**Given text:**
>>>>>

Important: This documentation covers Yarn 1 (Classic).
For Yarn 2+ docs and migration guide, see yarnpkg.com.

Package detail

html-dom-parser

remarkablemark4.7mMIT5.0.13TypeScript support: included

HTML to DOM parser.

html-dom-parser, html, dom, parser, htmlparser2, pojo

readme

html-dom-parser

NPM

NPM version Bundlephobia minified + gzip Build Status codecov NPM downloads

HTML to DOM parser that works on both the server (Node.js) and the client (browser):

HTMLDOMParser(string[, options])

The parser converts an HTML string to a JavaScript object that describes the DOM tree.

Example

import parse from 'html-dom-parser';

parse('<p>Hello, World!</p>');
<summary>Output</summary>

[
  Element {
    type: 'tag',
    parent: null,
    prev: null,
    next: null,
    startIndex: null,
    endIndex: null,
    children: [
      Text {
        type: 'text',
        parent: [Circular],
        prev: null,
        next: null,
        startIndex: null,
        endIndex: null,
        data: 'Hello, World!'
      }
    ],
    name: 'p',
    attribs: {}
  }
]

Replit | JSFiddle | Examples

Install

NPM:

npm install html-dom-parser --save

Yarn:

yarn add html-dom-parser

CDN:

<script src="https://unpkg.com/html-dom-parser@latest/dist/html-dom-parser.min.js"></script>
<script>
  window.HTMLDOMParser(/* string */);
</script>

Usage

Import with ES Modules:

import parse from 'html-dom-parser';

Require with CommonJS:

const parse = require('html-dom-parser').default;

Parse empty string:

parse('');

Output:

[]

Parse string:

parse('Hello, World!');
<summary>Output</summary>

[
  Text {
    type: 'text',
    parent: null,
    prev: null,
    next: null,
    startIndex: null,
    endIndex: null,
    data: 'Hello, World!'
  }
]

Parse element with attributes:

parse('<p class="foo" style="color: #bada55">Hello, <em>world</em>!</p>');
<summary>Output</summary>

[
  Element {
    type: 'tag',
    parent: null,
    prev: null,
    next: null,
    startIndex: null,
    endIndex: null,
    children: [ [Text], [Element], [Text] ],
    name: 'p',
    attribs: { class: 'foo', style: 'color: #bada55' }
  }
]

The server parser is a wrapper of htmlparser2 parseDOM but with the root parent node excluded. The next section shows the available options you can use with the server parse.

<<<<<

**Data lines:**
>>>>>

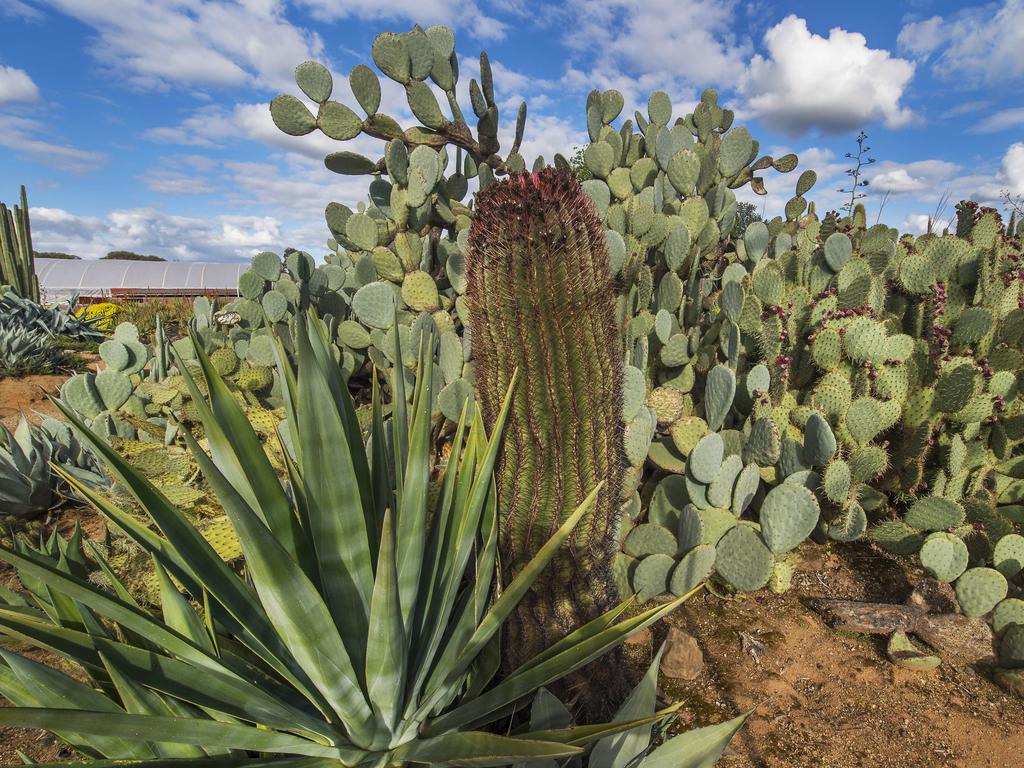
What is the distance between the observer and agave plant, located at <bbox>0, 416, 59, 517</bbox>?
12.3 ft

<<<<<

Reproduce the html-dom-parser documentation word for word, from "NPM version Bundlephobia" to "the DOM tree.".

NPM version Bundlephobia minified + gzip Build Status codecov NPM downloads

HTML to DOM parser that works on both the server (Node.js) and the client (browser):

HTMLDOMParser(string[, options])

The parser converts an HTML string to a JavaScript object that describes the DOM tree.